▶ _EXERCISE BRIEF_
Update the records below by changing every "camera" to "viewer", and leave everything else as it is.

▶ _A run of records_
■ ■ ■ ■
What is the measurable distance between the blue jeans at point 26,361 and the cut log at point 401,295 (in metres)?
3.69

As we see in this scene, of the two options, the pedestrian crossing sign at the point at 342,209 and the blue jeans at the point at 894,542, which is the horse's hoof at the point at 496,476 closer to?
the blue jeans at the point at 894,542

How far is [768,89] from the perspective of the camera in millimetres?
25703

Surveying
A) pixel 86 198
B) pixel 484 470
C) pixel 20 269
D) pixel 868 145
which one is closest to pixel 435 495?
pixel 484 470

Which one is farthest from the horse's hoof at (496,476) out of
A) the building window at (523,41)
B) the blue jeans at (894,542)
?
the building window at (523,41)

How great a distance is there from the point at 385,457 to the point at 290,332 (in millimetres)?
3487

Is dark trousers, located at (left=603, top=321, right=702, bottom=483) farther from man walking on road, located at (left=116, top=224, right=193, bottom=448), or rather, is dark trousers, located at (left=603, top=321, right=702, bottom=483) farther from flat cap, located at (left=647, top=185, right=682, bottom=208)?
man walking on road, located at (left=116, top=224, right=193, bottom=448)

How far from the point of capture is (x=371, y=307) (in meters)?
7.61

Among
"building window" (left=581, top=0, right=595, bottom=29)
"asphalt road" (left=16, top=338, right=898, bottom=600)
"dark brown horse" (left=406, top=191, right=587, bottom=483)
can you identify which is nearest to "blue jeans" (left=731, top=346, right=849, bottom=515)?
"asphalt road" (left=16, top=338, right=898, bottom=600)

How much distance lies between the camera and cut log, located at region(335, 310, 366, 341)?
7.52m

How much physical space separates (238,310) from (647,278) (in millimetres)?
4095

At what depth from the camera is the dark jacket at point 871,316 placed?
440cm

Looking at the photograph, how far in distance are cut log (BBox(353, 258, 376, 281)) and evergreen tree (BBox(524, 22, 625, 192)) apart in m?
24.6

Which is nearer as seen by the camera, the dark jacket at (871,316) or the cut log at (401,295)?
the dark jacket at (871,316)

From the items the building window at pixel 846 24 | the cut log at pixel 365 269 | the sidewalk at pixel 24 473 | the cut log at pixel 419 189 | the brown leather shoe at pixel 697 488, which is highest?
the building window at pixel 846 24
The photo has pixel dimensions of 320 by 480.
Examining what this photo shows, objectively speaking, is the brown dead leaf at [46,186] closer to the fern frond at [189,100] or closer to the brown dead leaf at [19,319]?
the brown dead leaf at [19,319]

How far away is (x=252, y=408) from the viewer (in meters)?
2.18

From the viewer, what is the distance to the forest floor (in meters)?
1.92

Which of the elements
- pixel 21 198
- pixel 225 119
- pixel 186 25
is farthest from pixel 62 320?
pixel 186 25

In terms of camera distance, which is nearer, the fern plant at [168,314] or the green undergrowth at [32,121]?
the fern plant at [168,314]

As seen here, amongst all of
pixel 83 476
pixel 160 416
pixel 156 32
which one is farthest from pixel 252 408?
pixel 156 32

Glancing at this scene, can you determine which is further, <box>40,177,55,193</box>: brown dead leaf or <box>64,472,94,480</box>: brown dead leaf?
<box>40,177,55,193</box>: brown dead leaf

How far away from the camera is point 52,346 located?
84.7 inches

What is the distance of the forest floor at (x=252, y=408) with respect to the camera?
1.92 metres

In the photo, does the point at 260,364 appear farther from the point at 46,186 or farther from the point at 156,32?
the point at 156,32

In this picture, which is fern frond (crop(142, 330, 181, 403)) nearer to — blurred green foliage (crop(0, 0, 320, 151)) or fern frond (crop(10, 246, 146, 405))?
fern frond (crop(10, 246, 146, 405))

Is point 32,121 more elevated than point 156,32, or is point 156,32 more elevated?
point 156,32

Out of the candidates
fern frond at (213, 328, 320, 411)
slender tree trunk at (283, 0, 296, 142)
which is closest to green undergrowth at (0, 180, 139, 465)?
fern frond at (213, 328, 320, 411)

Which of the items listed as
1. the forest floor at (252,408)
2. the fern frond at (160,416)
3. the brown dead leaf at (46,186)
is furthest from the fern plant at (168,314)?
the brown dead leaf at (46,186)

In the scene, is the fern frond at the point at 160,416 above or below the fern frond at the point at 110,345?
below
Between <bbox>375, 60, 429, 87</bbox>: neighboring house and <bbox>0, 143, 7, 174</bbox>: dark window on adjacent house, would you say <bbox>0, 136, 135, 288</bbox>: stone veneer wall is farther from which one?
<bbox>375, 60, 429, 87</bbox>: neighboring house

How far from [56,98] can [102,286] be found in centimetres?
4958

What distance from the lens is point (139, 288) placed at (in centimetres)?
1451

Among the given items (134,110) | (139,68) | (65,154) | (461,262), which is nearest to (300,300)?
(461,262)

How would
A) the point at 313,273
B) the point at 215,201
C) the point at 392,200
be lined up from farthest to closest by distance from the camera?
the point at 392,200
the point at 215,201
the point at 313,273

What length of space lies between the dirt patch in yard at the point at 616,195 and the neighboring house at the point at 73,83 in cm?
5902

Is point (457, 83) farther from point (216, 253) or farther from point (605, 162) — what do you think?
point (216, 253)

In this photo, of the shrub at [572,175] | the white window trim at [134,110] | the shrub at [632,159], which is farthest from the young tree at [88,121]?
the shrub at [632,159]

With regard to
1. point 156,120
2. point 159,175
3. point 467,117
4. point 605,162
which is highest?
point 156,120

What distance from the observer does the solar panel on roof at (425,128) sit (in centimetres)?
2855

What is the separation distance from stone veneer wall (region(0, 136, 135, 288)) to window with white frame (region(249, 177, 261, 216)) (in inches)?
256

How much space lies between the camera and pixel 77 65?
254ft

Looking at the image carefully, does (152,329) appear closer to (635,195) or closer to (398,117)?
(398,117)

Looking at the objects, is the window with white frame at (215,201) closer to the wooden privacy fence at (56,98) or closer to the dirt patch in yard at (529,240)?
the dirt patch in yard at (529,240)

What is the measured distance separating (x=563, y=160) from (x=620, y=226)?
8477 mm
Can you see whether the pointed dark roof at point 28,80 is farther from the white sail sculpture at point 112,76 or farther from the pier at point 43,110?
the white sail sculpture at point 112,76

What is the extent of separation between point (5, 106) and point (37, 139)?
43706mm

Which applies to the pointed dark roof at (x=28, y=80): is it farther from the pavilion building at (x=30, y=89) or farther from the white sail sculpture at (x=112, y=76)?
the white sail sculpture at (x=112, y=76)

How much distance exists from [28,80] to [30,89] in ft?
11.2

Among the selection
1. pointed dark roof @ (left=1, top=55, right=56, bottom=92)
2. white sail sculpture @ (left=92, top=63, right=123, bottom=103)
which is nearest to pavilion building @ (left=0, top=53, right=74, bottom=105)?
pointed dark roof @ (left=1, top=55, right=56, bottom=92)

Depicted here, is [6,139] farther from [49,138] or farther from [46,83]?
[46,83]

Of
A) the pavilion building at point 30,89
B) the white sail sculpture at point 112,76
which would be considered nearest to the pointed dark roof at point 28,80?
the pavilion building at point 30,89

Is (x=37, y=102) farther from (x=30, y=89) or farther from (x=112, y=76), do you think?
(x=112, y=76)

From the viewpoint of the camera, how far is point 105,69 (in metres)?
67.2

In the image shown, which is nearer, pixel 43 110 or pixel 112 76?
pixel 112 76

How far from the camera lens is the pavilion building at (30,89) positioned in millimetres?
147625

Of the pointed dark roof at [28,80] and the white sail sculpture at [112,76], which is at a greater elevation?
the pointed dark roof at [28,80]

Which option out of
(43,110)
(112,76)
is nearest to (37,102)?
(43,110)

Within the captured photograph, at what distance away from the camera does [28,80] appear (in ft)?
■ ■ ■ ■
▶ _FINAL RESULT_
What is the measurable distance between the blue jeans at point 26,361 and the cut log at point 401,295 (in metres)?
3.69

As we see in this scene, of the two options, the pedestrian crossing sign at the point at 342,209 and the blue jeans at the point at 894,542, which is the horse's hoof at the point at 496,476 closer to?
the blue jeans at the point at 894,542

How far is [768,89] from the perspective of the viewer in millimetres?
25703

Surveying
A) pixel 86 198
B) pixel 484 470
C) pixel 20 269
D) pixel 868 145
which one is closest to pixel 435 495?
pixel 484 470

Which one is farthest from the horse's hoof at (496,476) out of
A) the building window at (523,41)
B) the blue jeans at (894,542)
?
the building window at (523,41)

How great a distance is there from the point at 385,457 to the point at 290,332 (in millimetres)?
3487

Is dark trousers, located at (left=603, top=321, right=702, bottom=483) farther from man walking on road, located at (left=116, top=224, right=193, bottom=448), or rather, is dark trousers, located at (left=603, top=321, right=702, bottom=483) farther from flat cap, located at (left=647, top=185, right=682, bottom=208)?
man walking on road, located at (left=116, top=224, right=193, bottom=448)

How far from the point of capture is (x=371, y=307) (in meters)?
7.61

Among
"building window" (left=581, top=0, right=595, bottom=29)
"asphalt road" (left=16, top=338, right=898, bottom=600)
"dark brown horse" (left=406, top=191, right=587, bottom=483)
can you identify which is nearest to "blue jeans" (left=731, top=346, right=849, bottom=515)?
"asphalt road" (left=16, top=338, right=898, bottom=600)

How much distance lies between the viewer and cut log, located at region(335, 310, 366, 341)?
7.52m

How much physical space separates (238,310) from (647,278) (in millimetres)?
4095

At what depth from the viewer is the dark jacket at point 871,316 placed?
440cm

Looking at the photograph, how far in distance are cut log (BBox(353, 258, 376, 281)) and evergreen tree (BBox(524, 22, 625, 192)) apart in m?
24.6

Which is nearer as seen by the viewer, the dark jacket at (871,316) or the cut log at (401,295)?
the dark jacket at (871,316)

From the items the building window at pixel 846 24 | the cut log at pixel 365 269 | the sidewalk at pixel 24 473 | the cut log at pixel 419 189 | the brown leather shoe at pixel 697 488, which is highest?
the building window at pixel 846 24
The photo has pixel dimensions of 320 by 480.
Examining what this photo shows, objectively speaking, is the brown dead leaf at [46,186] closer to the fern frond at [189,100] or closer to the brown dead leaf at [19,319]?
the brown dead leaf at [19,319]

How far away is (x=252, y=408) from the viewer (in meters)?
2.18

From the viewer, what is the distance to the forest floor (in meters)?
1.92

Which of the elements
- pixel 21 198
- pixel 225 119
- pixel 186 25
is farthest from pixel 62 320?
pixel 186 25

In terms of viewer distance, which is nearer, the fern plant at [168,314] or the green undergrowth at [32,121]?
the fern plant at [168,314]

As seen here, amongst all of
pixel 83 476
pixel 160 416
pixel 156 32
which one is farthest from pixel 252 408?
pixel 156 32

Glancing at this scene, can you determine which is further, <box>40,177,55,193</box>: brown dead leaf or <box>64,472,94,480</box>: brown dead leaf?
<box>40,177,55,193</box>: brown dead leaf

How far away from the viewer is point 52,346 located?
84.7 inches

What is the distance of the forest floor at (x=252, y=408) with respect to the viewer?
1.92 metres

In the photo, does the point at 260,364 appear farther from the point at 46,186 or farther from the point at 156,32?
the point at 156,32

In this picture, which is fern frond (crop(142, 330, 181, 403)) nearer to — blurred green foliage (crop(0, 0, 320, 151)) or fern frond (crop(10, 246, 146, 405))?
fern frond (crop(10, 246, 146, 405))

Is point 32,121 more elevated than point 156,32, or is point 156,32 more elevated?
point 156,32

Out of the candidates
fern frond at (213, 328, 320, 411)
slender tree trunk at (283, 0, 296, 142)
which is closest to green undergrowth at (0, 180, 139, 465)?
fern frond at (213, 328, 320, 411)

Which of the items listed as
1. the forest floor at (252,408)
2. the fern frond at (160,416)
3. the brown dead leaf at (46,186)
is furthest from the fern plant at (168,314)?
the brown dead leaf at (46,186)

In the scene, is the fern frond at the point at 160,416 above or below the fern frond at the point at 110,345?
below
Between <bbox>375, 60, 429, 87</bbox>: neighboring house and <bbox>0, 143, 7, 174</bbox>: dark window on adjacent house, would you say <bbox>0, 136, 135, 288</bbox>: stone veneer wall is farther from which one?
<bbox>375, 60, 429, 87</bbox>: neighboring house

How far from [56,98] can [102,286] be found in centimetres?
4958

What distance from the lens is point (139, 288) placed at (in centimetres)?
1451

Among the given items (134,110) | (139,68) | (65,154) | (461,262), which is nearest to (300,300)?
(461,262)

How would
A) the point at 313,273
B) the point at 215,201
C) the point at 392,200
be lined up from farthest to closest by distance from the viewer?
the point at 392,200
the point at 215,201
the point at 313,273

What length of space lies between the dirt patch in yard at the point at 616,195 and the neighboring house at the point at 73,83 in cm?
5902

Is point (457, 83) farther from point (216, 253) or farther from point (605, 162) — what do you think?
point (216, 253)

In this photo, of the shrub at [572,175] | the white window trim at [134,110] | the shrub at [632,159], which is farthest from the young tree at [88,121]?
the shrub at [632,159]

With regard to
1. point 156,120
2. point 159,175
3. point 467,117
4. point 605,162
which is highest?
point 156,120

What distance from the observer does the solar panel on roof at (425,128) sit (in centimetres)?
2855

What is the separation distance from stone veneer wall (region(0, 136, 135, 288)) to window with white frame (region(249, 177, 261, 216)) (in inches)?
256

How much space lies between the viewer and pixel 77 65?
254ft

Looking at the image carefully, does (152,329) appear closer to (635,195) or closer to (398,117)?
(398,117)

Looking at the objects, is the window with white frame at (215,201) closer to the wooden privacy fence at (56,98) or closer to the dirt patch in yard at (529,240)?
the dirt patch in yard at (529,240)

What is the measured distance separating (x=563, y=160) from (x=620, y=226)?
8477 mm
Can you see whether the pointed dark roof at point 28,80 is farther from the white sail sculpture at point 112,76 or farther from the pier at point 43,110?
the white sail sculpture at point 112,76

What is the extent of separation between point (5, 106) and point (37, 139)?
43706mm

Which applies to the pointed dark roof at (x=28, y=80): is it farther from the pavilion building at (x=30, y=89) or farther from the white sail sculpture at (x=112, y=76)?
the white sail sculpture at (x=112, y=76)

How much distance exists from [28,80] to [30,89] in ft?
11.2

Among the selection
1. pointed dark roof @ (left=1, top=55, right=56, bottom=92)
2. white sail sculpture @ (left=92, top=63, right=123, bottom=103)
which is nearest to pavilion building @ (left=0, top=53, right=74, bottom=105)?
pointed dark roof @ (left=1, top=55, right=56, bottom=92)

Depicted here, is [6,139] farther from [49,138] or farther from [46,83]?
[46,83]

Of
A) the pavilion building at point 30,89
B) the white sail sculpture at point 112,76
which would be considered nearest to the pointed dark roof at point 28,80?
the pavilion building at point 30,89

Is (x=37, y=102) farther from (x=30, y=89) or farther from (x=112, y=76), do you think?
(x=112, y=76)

From the viewpoint of the viewer, how far is point 105,69 (in metres)?
67.2

In the image shown, which is nearer, pixel 43 110 or pixel 112 76?
pixel 112 76

How far from the viewer lens is the pavilion building at (30,89) positioned in millimetres?
147625

Of the pointed dark roof at [28,80] and the white sail sculpture at [112,76], which is at a greater elevation?
the pointed dark roof at [28,80]

Which option out of
(43,110)
(112,76)
is nearest to (37,102)?
(43,110)

Within the captured photograph, at what distance away from the viewer does [28,80] appear (in ft)?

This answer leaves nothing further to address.